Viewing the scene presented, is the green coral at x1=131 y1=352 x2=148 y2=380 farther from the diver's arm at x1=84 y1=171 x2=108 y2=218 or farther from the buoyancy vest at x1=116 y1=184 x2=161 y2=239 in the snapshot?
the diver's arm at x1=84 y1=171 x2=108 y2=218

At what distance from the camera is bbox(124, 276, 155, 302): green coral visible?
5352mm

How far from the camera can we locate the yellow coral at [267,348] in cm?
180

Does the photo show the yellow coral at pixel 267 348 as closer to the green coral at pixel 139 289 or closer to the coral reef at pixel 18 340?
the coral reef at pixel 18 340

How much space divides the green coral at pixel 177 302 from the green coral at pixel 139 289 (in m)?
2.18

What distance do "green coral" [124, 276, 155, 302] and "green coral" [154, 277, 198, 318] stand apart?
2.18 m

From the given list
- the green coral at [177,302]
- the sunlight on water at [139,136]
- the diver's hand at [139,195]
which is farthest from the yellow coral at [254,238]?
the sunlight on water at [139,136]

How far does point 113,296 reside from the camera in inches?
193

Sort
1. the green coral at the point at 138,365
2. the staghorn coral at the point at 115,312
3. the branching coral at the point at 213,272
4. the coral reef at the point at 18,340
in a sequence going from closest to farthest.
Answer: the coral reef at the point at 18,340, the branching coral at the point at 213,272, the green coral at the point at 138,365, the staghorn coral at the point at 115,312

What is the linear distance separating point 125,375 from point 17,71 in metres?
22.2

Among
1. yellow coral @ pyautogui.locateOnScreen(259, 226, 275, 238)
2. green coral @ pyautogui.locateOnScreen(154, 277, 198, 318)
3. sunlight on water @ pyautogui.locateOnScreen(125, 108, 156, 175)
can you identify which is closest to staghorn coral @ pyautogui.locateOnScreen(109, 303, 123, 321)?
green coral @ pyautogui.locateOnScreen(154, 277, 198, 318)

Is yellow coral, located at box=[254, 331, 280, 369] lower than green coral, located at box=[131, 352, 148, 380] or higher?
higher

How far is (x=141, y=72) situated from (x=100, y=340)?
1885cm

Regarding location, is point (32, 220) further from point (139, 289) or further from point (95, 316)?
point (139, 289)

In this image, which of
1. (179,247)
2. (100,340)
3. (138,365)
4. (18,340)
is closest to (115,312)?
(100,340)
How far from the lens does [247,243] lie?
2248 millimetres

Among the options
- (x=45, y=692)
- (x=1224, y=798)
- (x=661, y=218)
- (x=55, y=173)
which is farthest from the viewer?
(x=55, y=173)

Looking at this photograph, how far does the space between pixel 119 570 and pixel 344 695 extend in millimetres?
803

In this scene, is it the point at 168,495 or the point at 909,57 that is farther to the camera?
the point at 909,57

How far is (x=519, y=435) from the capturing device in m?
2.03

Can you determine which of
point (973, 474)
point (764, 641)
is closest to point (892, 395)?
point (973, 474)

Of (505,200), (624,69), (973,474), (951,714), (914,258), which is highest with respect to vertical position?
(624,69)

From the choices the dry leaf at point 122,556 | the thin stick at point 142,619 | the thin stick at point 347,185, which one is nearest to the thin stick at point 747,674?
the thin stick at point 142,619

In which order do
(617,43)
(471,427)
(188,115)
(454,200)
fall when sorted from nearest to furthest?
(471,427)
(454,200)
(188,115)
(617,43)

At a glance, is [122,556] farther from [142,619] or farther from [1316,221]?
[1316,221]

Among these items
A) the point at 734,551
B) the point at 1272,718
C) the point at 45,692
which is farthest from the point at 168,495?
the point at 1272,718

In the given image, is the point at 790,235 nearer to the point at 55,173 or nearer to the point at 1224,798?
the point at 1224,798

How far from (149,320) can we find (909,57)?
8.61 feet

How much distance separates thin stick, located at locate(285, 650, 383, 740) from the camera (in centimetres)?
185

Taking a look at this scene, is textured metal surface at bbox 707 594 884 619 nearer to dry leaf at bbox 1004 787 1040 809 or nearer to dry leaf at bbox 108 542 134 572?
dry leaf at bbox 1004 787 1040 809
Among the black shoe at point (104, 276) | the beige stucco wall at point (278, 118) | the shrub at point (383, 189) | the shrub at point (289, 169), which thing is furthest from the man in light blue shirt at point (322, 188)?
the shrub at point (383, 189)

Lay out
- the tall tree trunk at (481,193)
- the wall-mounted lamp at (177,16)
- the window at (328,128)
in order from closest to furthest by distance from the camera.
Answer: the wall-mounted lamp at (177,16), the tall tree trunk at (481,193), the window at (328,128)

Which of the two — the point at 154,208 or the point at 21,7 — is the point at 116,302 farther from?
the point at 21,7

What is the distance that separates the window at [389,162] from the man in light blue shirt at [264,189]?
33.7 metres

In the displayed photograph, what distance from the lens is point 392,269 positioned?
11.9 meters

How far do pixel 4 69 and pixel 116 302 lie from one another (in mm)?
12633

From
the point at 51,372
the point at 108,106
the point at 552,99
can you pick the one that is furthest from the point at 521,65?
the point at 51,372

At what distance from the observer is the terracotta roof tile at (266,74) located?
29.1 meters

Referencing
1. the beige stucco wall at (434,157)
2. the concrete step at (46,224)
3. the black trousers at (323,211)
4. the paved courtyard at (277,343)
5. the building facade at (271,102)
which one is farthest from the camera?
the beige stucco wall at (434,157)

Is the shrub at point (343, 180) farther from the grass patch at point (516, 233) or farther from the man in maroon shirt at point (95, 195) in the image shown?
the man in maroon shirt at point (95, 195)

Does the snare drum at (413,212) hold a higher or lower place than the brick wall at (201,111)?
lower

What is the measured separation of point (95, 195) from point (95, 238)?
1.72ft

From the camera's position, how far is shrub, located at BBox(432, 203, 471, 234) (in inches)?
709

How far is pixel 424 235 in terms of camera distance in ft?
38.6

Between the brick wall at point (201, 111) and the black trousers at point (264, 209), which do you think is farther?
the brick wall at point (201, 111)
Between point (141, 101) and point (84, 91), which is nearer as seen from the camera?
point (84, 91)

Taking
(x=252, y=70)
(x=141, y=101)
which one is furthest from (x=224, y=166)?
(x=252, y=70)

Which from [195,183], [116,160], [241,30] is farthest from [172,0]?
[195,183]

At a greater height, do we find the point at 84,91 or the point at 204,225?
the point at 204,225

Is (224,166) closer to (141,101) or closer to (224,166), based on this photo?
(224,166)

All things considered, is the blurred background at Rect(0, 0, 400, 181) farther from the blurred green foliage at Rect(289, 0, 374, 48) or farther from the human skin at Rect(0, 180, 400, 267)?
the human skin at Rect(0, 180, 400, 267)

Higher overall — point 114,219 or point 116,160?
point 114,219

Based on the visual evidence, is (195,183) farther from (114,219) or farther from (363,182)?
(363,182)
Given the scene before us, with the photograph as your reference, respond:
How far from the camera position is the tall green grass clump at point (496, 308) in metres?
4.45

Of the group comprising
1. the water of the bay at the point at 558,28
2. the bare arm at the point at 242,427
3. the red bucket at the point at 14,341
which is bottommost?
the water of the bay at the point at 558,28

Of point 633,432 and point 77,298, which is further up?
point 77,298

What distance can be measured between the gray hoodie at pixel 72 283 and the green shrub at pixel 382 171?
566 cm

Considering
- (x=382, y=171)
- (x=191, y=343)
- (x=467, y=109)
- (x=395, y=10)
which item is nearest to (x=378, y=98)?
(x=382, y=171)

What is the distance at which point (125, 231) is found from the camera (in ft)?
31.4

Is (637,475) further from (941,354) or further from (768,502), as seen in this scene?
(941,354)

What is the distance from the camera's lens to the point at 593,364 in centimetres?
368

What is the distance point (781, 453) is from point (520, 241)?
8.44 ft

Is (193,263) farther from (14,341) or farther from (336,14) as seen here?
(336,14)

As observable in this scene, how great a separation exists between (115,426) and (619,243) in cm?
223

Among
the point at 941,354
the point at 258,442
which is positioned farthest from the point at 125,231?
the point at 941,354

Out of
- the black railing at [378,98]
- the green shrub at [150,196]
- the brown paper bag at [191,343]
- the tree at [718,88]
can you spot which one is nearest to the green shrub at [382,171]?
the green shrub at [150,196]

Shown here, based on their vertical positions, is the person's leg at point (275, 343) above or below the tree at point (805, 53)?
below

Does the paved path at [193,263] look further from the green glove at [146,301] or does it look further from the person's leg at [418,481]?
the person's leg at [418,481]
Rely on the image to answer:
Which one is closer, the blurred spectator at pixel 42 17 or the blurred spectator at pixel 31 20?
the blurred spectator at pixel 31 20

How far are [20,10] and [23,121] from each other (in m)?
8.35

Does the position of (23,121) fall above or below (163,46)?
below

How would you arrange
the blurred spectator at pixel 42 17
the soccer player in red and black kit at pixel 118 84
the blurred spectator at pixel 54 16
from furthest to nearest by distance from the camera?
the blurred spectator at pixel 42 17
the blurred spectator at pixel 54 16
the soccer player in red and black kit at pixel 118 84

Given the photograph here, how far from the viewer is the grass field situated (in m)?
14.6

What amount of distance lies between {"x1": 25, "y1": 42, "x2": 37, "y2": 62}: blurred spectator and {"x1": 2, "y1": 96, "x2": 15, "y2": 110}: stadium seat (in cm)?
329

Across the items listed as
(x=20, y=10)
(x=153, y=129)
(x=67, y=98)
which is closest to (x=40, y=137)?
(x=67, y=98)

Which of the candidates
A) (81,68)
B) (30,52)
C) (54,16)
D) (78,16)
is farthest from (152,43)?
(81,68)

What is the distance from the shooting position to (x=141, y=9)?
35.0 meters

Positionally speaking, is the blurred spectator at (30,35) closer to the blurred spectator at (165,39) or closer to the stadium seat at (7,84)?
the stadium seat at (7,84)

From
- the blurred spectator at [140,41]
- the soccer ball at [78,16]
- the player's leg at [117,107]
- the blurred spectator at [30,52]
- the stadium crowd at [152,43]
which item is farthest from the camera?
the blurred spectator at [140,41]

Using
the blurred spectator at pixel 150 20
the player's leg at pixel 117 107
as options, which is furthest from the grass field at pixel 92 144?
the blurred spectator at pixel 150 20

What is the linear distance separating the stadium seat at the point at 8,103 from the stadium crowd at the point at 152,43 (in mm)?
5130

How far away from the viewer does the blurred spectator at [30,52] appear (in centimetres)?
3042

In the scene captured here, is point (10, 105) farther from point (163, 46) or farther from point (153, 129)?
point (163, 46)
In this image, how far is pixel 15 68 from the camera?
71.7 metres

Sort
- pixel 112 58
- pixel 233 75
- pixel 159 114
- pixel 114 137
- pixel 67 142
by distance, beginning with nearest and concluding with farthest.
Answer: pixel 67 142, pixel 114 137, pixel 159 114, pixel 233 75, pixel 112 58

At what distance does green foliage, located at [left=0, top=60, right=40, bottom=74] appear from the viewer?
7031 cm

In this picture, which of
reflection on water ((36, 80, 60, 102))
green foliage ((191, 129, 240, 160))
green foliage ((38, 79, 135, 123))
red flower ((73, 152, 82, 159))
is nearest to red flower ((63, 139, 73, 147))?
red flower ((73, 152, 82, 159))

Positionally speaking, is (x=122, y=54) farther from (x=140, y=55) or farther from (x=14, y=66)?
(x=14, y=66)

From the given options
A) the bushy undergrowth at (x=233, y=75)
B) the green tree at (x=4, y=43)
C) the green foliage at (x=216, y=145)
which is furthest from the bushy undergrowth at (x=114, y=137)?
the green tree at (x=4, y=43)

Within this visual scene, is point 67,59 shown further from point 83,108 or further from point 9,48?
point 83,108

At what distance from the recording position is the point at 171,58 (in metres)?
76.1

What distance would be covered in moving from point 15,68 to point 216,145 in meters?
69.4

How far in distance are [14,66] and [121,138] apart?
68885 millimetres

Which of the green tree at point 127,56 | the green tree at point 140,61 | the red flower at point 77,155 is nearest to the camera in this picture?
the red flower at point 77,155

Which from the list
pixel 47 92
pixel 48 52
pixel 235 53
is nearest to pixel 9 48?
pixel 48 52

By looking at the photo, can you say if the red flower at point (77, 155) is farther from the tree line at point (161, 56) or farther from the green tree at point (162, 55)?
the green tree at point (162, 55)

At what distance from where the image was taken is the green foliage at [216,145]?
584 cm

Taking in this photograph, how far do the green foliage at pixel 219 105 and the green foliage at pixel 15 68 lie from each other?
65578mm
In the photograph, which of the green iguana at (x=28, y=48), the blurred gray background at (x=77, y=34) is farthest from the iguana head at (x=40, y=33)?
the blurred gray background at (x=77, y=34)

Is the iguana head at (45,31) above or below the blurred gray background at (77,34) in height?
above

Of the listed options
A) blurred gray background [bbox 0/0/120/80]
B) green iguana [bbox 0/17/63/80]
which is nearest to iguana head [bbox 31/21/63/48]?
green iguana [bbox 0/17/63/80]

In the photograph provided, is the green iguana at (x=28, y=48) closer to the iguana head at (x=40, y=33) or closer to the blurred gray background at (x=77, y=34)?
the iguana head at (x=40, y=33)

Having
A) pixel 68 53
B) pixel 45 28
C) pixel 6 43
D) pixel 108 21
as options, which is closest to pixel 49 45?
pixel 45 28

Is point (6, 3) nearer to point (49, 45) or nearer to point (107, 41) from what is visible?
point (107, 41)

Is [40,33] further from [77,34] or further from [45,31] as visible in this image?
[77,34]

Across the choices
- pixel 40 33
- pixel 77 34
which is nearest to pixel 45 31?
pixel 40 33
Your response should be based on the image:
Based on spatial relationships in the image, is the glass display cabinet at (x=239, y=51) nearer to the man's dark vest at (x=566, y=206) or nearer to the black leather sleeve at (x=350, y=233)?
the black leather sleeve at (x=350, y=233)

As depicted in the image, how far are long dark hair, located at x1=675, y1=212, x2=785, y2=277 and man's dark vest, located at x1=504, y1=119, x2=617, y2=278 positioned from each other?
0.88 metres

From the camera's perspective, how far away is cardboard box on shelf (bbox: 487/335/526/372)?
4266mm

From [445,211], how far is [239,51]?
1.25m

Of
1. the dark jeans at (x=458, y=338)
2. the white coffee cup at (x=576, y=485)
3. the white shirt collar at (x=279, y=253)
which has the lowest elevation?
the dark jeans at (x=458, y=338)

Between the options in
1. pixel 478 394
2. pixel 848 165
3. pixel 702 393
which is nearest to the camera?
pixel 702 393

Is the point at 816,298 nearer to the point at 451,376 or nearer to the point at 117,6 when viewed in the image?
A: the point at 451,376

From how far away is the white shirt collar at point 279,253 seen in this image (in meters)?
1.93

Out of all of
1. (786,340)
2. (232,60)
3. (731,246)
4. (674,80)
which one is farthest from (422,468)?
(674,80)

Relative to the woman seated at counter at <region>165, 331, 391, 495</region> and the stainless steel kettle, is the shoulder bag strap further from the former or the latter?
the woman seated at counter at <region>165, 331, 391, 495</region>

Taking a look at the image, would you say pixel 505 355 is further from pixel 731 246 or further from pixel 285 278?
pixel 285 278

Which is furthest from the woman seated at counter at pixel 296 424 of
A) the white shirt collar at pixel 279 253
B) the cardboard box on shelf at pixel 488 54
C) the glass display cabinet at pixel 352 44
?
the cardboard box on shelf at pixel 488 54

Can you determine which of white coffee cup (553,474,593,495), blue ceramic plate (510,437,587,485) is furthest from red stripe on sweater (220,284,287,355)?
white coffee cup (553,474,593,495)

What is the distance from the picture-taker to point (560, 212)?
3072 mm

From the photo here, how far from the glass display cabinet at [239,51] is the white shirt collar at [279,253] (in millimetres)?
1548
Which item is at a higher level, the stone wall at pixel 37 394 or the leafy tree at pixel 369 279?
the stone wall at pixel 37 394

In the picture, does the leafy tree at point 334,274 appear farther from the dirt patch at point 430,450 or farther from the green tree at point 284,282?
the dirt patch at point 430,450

= = = =

Written exercise: Please collect every line in the listing above that contains the string "background". Treat uppercase and lowercase as different.

Result of the exercise:
All things considered, is the blurred background at Rect(0, 0, 400, 181) farther from the blurred green foliage at Rect(289, 0, 374, 48) or farther from the human skin at Rect(0, 180, 400, 267)?
In the photograph, which of the green iguana at (x=28, y=48), the blurred gray background at (x=77, y=34) is farthest from the iguana head at (x=40, y=33)?
the blurred gray background at (x=77, y=34)
Is the iguana head at (45,31) above or below the blurred gray background at (77,34) in height?
A) blurred gray background [bbox 0/0/120/80]
In the photograph provided, is the green iguana at (x=28, y=48) closer to the iguana head at (x=40, y=33) or closer to the blurred gray background at (x=77, y=34)?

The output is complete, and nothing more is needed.